17 de mar de 2014

Review: The Americans 02x03 – The Walk In

THE AMERICANS -- The Walk In -- Episode 3 (Airs Wednesday, March 12, 10:00 PM e/p) -- Pictured: (L-R) Keri Russell as Elizabeth Jennings, Matthew Rhys as Philip Jennings -- CR: Patrick Harbron/FX

ATENÇÃO: esse review contem spoilers!

por Caio Coletti

Nos seus melhores momentos, The Americans é como aquele tipo de livro que flui perfeitamente bem por inteiro, com uma narrativa bem construída e uma prosa interessante, mas que fica muito melhor a partir do momento em que você tem uma caneta em mãos para sublinhar algumas passagens. Esses trechos são partes de um todo admiravelmente bem azeitado, mas são também perfeitamente apreciáveis sozinhos, e o melhor é perceber que eles não seriam possíveis sem todo o trabalho de construção que veio antes e virá depois dele. “The Walk-In”, terceiro episódio do segundo ano da série da FX, tem uma falha fundamental nesse sentido: delega esse desenvolvimento para um segundo plano, em favor de resoluções de trama apressadas que fazem o grande clímax emocional brilhar sozinho em uma verdadeira bagunça de tons.

Isso não significa que o episódio seja propriamente ruim, só é excepcionalmente ordinário para os padrões que The Americans colocou para si mesma. Grande parte da culpa precisa ser creditada a dupla de roteiro-direção da semana: Stu Zichermann é o homem que escreveu Elektra, e Constantine Makris é um veterano da televisão que também dirigiu o ótimo drama australiano Um Caso de Amor nos anos 90. Enquanto o roteirista parece não entender muito bem o ritmo da série, estruturando o episódio como um thriller de espionagem que tem tudo, menos sutileza (o discurso revoltado-revolucionário do informante americano para a KGB antes de ser morto por Stan é o momento mais mão-pesada das duas temporadas de The Americans), o diretor confia cegamente em seus atores para conceder alguma dignidade a essas situações tão estranhas para o universo da série.
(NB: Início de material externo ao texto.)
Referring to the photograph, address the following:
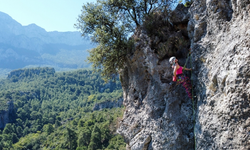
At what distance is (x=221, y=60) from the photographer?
7.05m

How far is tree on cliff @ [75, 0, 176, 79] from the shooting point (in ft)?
41.8

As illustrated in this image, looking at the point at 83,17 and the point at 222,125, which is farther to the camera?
the point at 83,17

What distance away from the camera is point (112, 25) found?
13.5 m

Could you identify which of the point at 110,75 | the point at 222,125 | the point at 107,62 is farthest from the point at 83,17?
the point at 222,125

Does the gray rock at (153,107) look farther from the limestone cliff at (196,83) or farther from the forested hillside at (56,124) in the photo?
the forested hillside at (56,124)

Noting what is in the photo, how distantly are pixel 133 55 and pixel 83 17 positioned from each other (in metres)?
5.10

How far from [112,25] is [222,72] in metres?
8.94

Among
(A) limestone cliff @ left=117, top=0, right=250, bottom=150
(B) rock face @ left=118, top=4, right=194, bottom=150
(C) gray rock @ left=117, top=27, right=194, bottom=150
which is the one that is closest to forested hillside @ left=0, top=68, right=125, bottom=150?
(C) gray rock @ left=117, top=27, right=194, bottom=150

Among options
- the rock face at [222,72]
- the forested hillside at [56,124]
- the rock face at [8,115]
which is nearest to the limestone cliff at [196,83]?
the rock face at [222,72]

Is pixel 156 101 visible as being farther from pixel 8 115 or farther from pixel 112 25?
pixel 8 115

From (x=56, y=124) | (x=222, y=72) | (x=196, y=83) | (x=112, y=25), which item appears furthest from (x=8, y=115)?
(x=222, y=72)

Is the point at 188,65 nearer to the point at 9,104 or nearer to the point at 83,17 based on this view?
the point at 83,17

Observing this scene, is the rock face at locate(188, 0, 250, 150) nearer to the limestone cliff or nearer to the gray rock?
the limestone cliff

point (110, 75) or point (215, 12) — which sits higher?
point (215, 12)
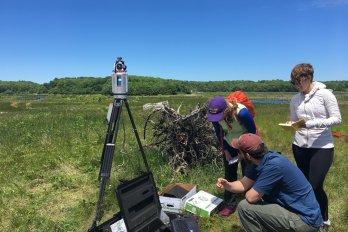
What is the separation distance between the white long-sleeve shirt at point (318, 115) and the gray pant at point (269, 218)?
38.6 inches

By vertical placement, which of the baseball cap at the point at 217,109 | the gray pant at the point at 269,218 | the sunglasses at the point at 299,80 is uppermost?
the sunglasses at the point at 299,80

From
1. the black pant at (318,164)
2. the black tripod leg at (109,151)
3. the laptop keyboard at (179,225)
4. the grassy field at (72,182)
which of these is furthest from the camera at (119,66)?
the black pant at (318,164)

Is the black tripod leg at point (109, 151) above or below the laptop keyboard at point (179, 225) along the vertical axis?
above

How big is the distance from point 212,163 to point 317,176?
9.06 feet

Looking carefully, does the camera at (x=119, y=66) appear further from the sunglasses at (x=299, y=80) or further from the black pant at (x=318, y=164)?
the black pant at (x=318, y=164)

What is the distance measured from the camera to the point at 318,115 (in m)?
3.51

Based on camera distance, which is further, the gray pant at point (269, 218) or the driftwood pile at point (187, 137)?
the driftwood pile at point (187, 137)

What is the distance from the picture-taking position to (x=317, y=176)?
3504mm

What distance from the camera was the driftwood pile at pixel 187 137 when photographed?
6.11m

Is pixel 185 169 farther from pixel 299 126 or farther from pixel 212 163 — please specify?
pixel 299 126

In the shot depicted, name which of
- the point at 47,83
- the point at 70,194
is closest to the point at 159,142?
the point at 70,194

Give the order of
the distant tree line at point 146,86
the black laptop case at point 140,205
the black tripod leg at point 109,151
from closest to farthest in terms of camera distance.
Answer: the black laptop case at point 140,205
the black tripod leg at point 109,151
the distant tree line at point 146,86

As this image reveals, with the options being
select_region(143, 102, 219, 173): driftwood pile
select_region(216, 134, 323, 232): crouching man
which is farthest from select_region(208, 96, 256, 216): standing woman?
select_region(143, 102, 219, 173): driftwood pile

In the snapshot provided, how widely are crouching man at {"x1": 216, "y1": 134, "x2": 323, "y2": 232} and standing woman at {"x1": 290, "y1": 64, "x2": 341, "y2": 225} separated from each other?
625mm
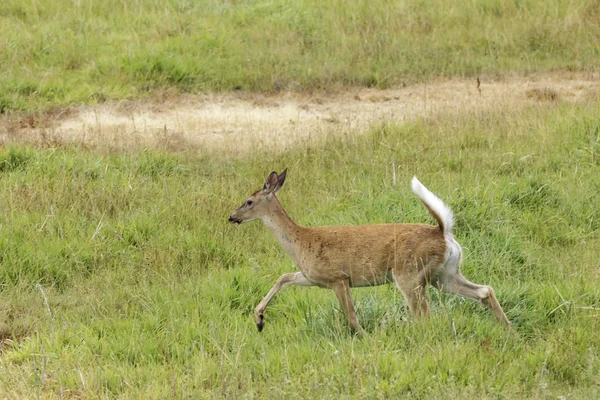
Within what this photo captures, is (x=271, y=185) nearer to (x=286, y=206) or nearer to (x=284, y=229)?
(x=284, y=229)

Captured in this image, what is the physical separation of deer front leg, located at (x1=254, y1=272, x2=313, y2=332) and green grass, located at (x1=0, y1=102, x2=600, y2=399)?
0.35ft

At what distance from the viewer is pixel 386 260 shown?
19.5ft

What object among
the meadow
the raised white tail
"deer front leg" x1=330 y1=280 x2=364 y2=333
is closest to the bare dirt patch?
the meadow

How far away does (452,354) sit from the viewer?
5.08 metres

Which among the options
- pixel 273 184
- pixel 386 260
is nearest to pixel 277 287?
pixel 386 260

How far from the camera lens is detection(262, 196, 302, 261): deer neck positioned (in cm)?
635

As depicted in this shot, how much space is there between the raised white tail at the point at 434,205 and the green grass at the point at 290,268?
479mm

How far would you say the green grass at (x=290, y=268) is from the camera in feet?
16.7

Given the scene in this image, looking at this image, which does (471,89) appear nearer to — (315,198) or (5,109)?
(315,198)

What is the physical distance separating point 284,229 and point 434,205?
112cm

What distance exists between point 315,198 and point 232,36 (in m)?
5.37

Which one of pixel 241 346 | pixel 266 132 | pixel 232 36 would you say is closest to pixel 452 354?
pixel 241 346

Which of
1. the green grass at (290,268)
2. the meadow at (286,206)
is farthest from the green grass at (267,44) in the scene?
the green grass at (290,268)

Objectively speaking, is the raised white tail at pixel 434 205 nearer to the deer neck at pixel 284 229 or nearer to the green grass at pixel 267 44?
the deer neck at pixel 284 229
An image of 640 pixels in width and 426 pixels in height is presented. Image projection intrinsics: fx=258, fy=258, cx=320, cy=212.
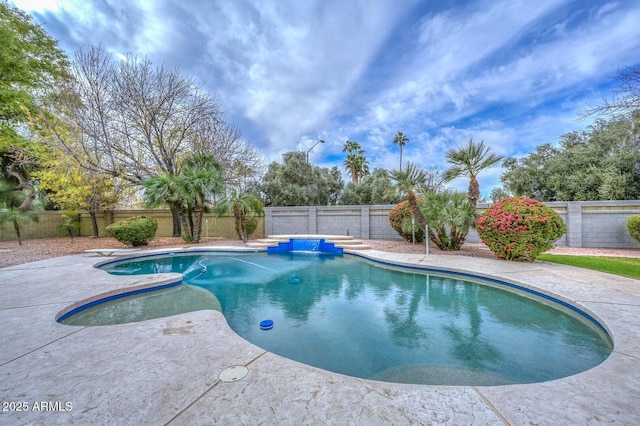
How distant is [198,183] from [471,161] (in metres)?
10.4

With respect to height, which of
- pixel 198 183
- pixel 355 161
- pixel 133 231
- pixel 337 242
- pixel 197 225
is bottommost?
pixel 337 242

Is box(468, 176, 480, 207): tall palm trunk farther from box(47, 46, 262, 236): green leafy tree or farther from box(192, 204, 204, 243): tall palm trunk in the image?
box(47, 46, 262, 236): green leafy tree

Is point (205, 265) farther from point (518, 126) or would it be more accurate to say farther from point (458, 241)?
point (518, 126)

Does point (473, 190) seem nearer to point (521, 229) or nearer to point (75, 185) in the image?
point (521, 229)

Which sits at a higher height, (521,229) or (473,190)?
(473,190)

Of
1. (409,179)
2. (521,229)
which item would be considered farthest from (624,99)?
(409,179)

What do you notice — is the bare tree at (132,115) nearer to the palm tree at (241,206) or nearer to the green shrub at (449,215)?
the palm tree at (241,206)

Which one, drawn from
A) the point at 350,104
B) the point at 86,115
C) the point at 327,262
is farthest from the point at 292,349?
the point at 350,104

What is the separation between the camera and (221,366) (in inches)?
89.7

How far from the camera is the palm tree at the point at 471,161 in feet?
25.4

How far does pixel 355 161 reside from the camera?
31672 mm

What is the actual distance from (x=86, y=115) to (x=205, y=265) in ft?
30.9

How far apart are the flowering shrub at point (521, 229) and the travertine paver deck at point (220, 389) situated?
3.87 metres

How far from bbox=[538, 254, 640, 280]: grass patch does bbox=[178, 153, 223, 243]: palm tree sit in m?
12.2
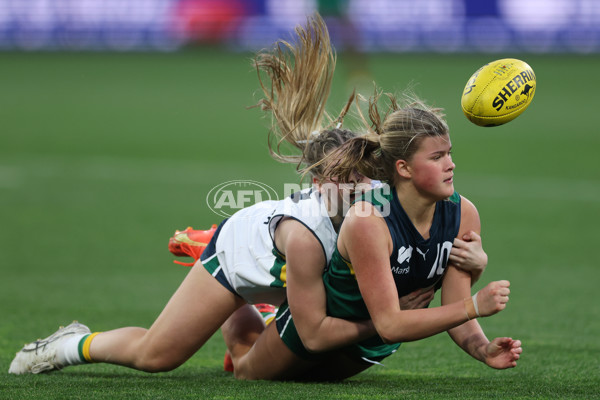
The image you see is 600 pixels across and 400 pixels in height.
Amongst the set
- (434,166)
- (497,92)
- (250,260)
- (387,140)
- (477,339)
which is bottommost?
(477,339)

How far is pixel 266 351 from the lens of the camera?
436 cm

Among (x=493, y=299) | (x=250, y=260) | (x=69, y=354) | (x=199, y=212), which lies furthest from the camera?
(x=199, y=212)

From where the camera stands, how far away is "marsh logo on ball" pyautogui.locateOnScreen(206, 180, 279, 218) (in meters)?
6.92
Claro, Makris encontra um apoio extraordinário nesse sentido, porque poucos elencos da televisão tem tanta consistência e noção de personagem quanto o de The Americans. Keri Russell – que vem fazendo uma temporada absolutamente extraordinária –, Matthew Rhys, Annet Mahendru e Noah Emmerich seguram o episódio com garras e dentes, e não deixam a trama geral da temporada sair dos trilhos com a pura força de suas atuações. A pouco aproveitada Susan Misner, intérprete da mulher do Agente Beeman, tem seu melhor momento da temporada em uma das cenas mais acertadas da primeira metade do episódio, que é francamente mais consistente que a segunda.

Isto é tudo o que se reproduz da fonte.